_To be done_:
Extract every line of the records below verbatim, but leave out the pictures.

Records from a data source
════════════════

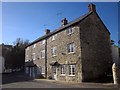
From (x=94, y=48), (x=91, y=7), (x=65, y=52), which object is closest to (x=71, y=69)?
(x=65, y=52)

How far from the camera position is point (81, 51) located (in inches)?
939

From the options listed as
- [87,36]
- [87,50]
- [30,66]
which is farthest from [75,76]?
[30,66]

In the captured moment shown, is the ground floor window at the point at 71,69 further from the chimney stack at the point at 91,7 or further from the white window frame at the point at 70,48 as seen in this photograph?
the chimney stack at the point at 91,7

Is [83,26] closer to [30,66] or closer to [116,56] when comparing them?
[116,56]

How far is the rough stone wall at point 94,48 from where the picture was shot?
2422 cm

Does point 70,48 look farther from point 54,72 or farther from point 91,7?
point 91,7

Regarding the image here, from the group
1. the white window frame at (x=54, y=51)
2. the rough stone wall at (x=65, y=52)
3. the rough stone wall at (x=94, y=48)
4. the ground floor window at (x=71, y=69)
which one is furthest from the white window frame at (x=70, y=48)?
the white window frame at (x=54, y=51)

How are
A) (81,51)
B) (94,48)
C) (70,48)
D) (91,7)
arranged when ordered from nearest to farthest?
(81,51) < (94,48) < (70,48) < (91,7)

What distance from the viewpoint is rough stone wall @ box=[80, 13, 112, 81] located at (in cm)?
2422

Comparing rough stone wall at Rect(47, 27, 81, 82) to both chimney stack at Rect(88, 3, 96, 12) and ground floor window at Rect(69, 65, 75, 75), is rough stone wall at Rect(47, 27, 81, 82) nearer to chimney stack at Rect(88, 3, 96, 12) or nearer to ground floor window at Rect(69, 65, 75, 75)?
ground floor window at Rect(69, 65, 75, 75)

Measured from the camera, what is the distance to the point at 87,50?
24719 mm

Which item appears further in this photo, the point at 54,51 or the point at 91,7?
the point at 54,51

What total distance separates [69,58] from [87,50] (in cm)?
313

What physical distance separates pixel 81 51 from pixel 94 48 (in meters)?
3.10
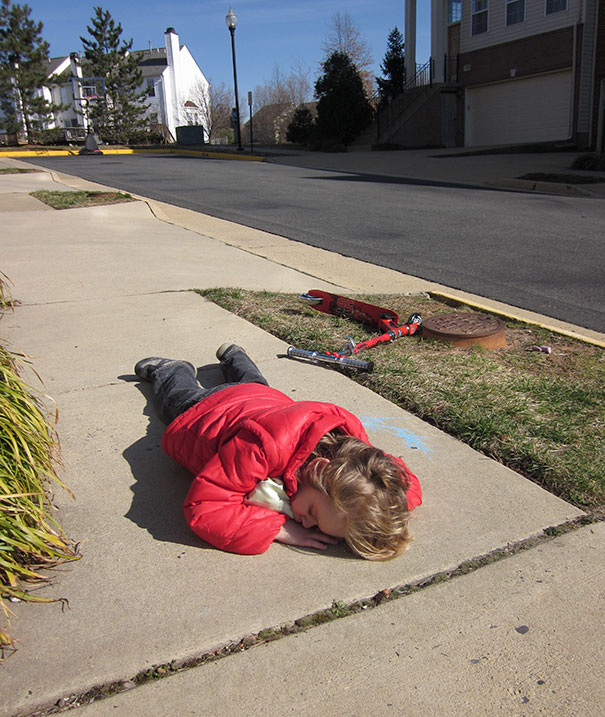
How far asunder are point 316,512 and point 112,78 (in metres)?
51.7

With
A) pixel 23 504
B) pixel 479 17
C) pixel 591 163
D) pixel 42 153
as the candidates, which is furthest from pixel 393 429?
pixel 42 153

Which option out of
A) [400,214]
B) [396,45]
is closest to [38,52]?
[396,45]

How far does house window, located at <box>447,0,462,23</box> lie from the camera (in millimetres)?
27781

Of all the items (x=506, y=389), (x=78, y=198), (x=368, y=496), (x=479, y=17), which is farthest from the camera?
(x=479, y=17)

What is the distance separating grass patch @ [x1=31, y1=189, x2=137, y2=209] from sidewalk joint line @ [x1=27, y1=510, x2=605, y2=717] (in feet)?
31.9

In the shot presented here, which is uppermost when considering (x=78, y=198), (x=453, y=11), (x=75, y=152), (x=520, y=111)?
(x=453, y=11)

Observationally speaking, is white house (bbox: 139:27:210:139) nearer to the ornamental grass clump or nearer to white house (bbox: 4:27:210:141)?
white house (bbox: 4:27:210:141)

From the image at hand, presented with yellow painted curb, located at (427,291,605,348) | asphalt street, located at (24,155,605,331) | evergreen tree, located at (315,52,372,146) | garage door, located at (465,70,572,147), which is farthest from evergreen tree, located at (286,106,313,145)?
yellow painted curb, located at (427,291,605,348)

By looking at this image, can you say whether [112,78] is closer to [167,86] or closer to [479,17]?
[167,86]

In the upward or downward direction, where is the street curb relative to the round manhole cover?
upward

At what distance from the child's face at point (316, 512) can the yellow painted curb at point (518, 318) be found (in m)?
2.74

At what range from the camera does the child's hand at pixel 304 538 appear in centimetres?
236

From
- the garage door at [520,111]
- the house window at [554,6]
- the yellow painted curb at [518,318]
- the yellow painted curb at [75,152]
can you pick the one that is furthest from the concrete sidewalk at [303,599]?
the yellow painted curb at [75,152]

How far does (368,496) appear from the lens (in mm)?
2129
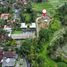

════════════════

_Complete output_:
From (x=94, y=48), (x=91, y=7), (x=65, y=52), which object is closest to (x=71, y=69)?
(x=65, y=52)

How far from the camera position is point (81, 51) located (in inches)?
939

From the options listed as
- [87,36]
- [87,50]
- [30,66]
which is farthest from [75,76]?
[30,66]

In the captured moment shown, is the ground floor window at the point at 71,69 further from the chimney stack at the point at 91,7 or further from the white window frame at the point at 70,48 as seen in this photograph?
the chimney stack at the point at 91,7

Is [83,26] closer to [30,66] or closer to [116,56] when comparing them?
[116,56]

How far is the rough stone wall at point 94,48 from where the picture was shot?
2422 cm

Does point 70,48 look farther from point 54,72 or farther from point 91,7?
point 91,7

Regarding the image here, from the group
1. the white window frame at (x=54, y=51)
2. the rough stone wall at (x=65, y=52)
3. the rough stone wall at (x=94, y=48)
4. the ground floor window at (x=71, y=69)
which one is furthest from the white window frame at (x=70, y=48)?
the white window frame at (x=54, y=51)

How are
A) (81,51)
B) (94,48)
C) (70,48)
D) (91,7)
arranged when ordered from nearest to farthest?
(81,51) < (94,48) < (70,48) < (91,7)

What distance from the viewpoint is rough stone wall @ box=[80, 13, 112, 81] located at (in cm)?
2422

Comparing rough stone wall at Rect(47, 27, 81, 82) to both chimney stack at Rect(88, 3, 96, 12) and ground floor window at Rect(69, 65, 75, 75), is rough stone wall at Rect(47, 27, 81, 82) nearer to chimney stack at Rect(88, 3, 96, 12) or nearer to ground floor window at Rect(69, 65, 75, 75)?
ground floor window at Rect(69, 65, 75, 75)

Measured from the camera, what is the distance to the point at 87,50?
24719 mm

Which item appears further in this photo, the point at 54,51 or the point at 91,7?
the point at 54,51

What total distance separates [69,58] from [87,50] (in cm)?
313

What physical distance separates pixel 81 51 from pixel 94 48 (in meters)?
3.10
How far asunder are point 316,512 and point 112,78 (in metres)?
51.7

With
A) pixel 23 504
B) pixel 479 17
C) pixel 591 163
D) pixel 42 153
as the candidates, which is furthest from pixel 393 429?
pixel 42 153

Which option out of
A) [400,214]
B) [396,45]
is closest to [38,52]?
[396,45]

How far does house window, located at <box>447,0,462,23</box> lie from the camera (in millimetres)?
27781

Of all the items (x=506, y=389), (x=78, y=198), (x=368, y=496), (x=479, y=17), which is farthest from the camera?
(x=479, y=17)

What is the distance separating grass patch @ [x1=31, y1=189, x2=137, y2=209] from sidewalk joint line @ [x1=27, y1=510, x2=605, y2=717] (in feet)?
31.9

In the shot presented here, which is uppermost when considering (x=78, y=198), (x=453, y=11), (x=75, y=152), (x=520, y=111)?
(x=453, y=11)

Observationally speaking, is white house (bbox: 139:27:210:139) nearer to the ornamental grass clump or nearer to white house (bbox: 4:27:210:141)?
white house (bbox: 4:27:210:141)

From the image at hand, presented with yellow painted curb, located at (427,291,605,348) | asphalt street, located at (24,155,605,331) | evergreen tree, located at (315,52,372,146) | garage door, located at (465,70,572,147), which is farthest from evergreen tree, located at (286,106,313,145)?
yellow painted curb, located at (427,291,605,348)

By looking at this image, can you say whether [112,78] is closer to [167,86] or closer to [479,17]?
[167,86]

In the upward or downward direction, where is the street curb relative to the round manhole cover?
upward

At what distance from the child's face at point (316, 512) can the yellow painted curb at point (518, 318) be found (in m)?
2.74

At what range from the camera does the child's hand at pixel 304 538 appear in centimetres?
236

From
- the garage door at [520,111]
- the house window at [554,6]
- the yellow painted curb at [518,318]
- the yellow painted curb at [75,152]
can you pick the one that is furthest from the concrete sidewalk at [303,599]?
the yellow painted curb at [75,152]

How far does (368,496) appear from the lens (in mm)?
2129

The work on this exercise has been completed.